Check for Nutritional Deficiencies
Low blood pressure sometimes stems from anemia caused by a lack of vitamin B12 or folate. Without enough of these nutrients, your body produces red blood cells that are too large and don’t carry oxygen efficiently. The result is fatigue, dizziness, and shortness of breath, symptoms that overlap heavily with low blood pressure and can make it worse.
B12 deficiency is common in vegetarians and vegans, older adults, and people with digestive conditions that impair nutrient absorption. A simple blood test can identify deficiencies, and supplementation or dietary changes (more meat, eggs, fortified cereals, or leafy greens) can resolve the problem over a few weeks to months.
Positional Habits That Help
Small changes in how you move can prevent blood pressure from dropping at the worst moments. Stand up slowly rather than jumping out of a chair or bed. Before standing, try tensing your leg muscles or crossing your legs and squeezing, both of which push blood back toward your heart. Elevating the head of your bed by a few inches (using blocks under the legs, not extra pillows) can train your body to better regulate blood pressure when you go upright in the morning.

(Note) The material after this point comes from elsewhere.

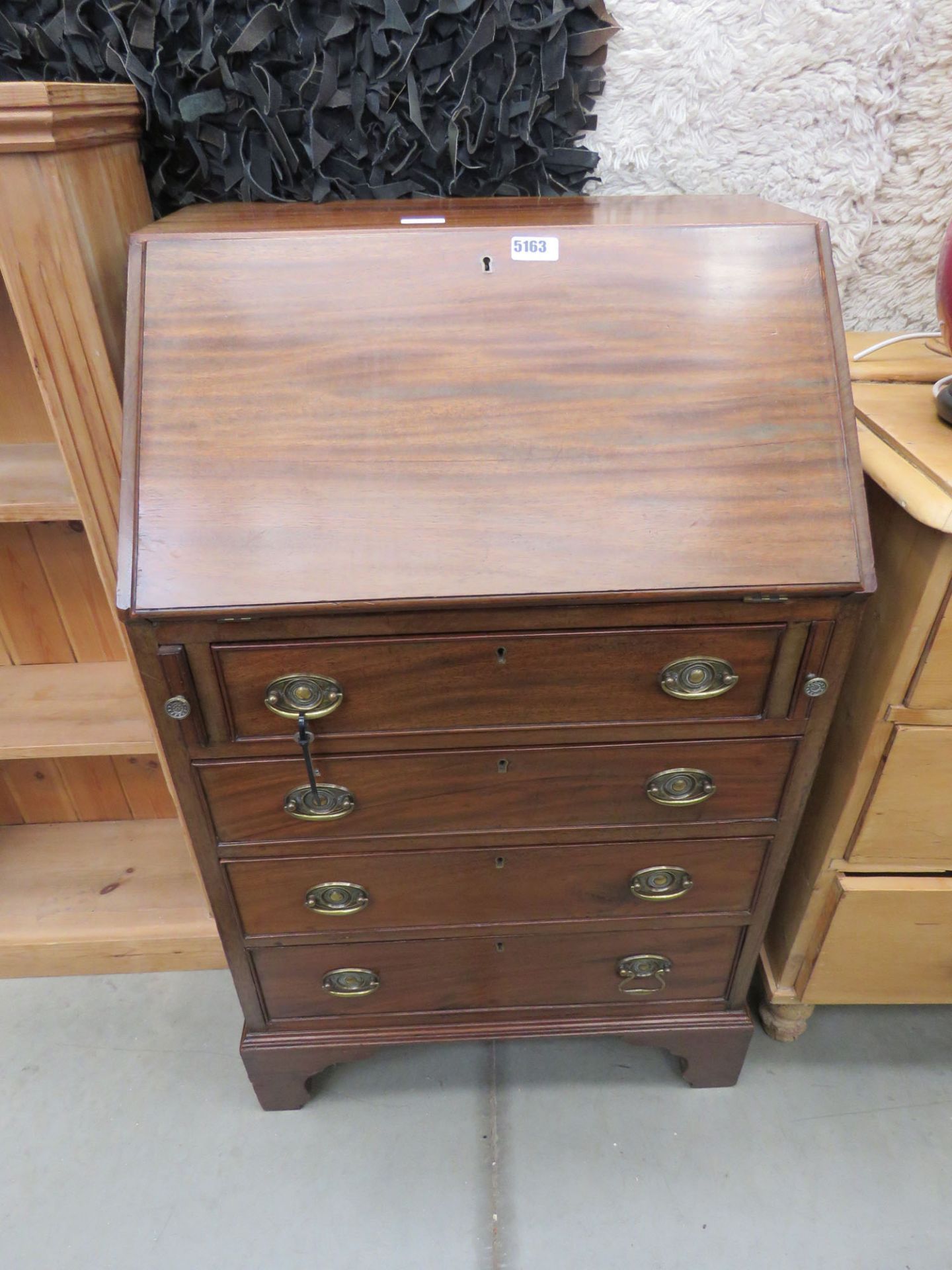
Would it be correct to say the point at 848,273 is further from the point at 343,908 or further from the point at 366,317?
the point at 343,908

Avoid standing still for long periods. If you have to, shift your weight, rock on your heels, or march in place. Motionless standing is one of the fastest ways to trigger blood pooling and a pressure drop.
When Lifestyle Changes Aren’t Enough
If dietary salt, fluids, compression, and habit changes don’t control your symptoms, prescription medications are available. The two most commonly used are a blood vessel constrictor taken three times daily and a synthetic hormone that helps your kidneys retain sodium, increasing blood volume. Both can raise blood pressure meaningfully, though they come with side effects that need monitoring. Your doctor will typically want you to try lifestyle measures first and may test for underlying causes, such as heart conditions, endocrine disorders, or medication side effects, before prescribing anything new.
Low blood pressure caused by a medication you’re already taking (certain blood pressure drugs, antidepressants, or prostate medications are common culprits) can sometimes be resolved by adjusting the dose or switching to an alternative.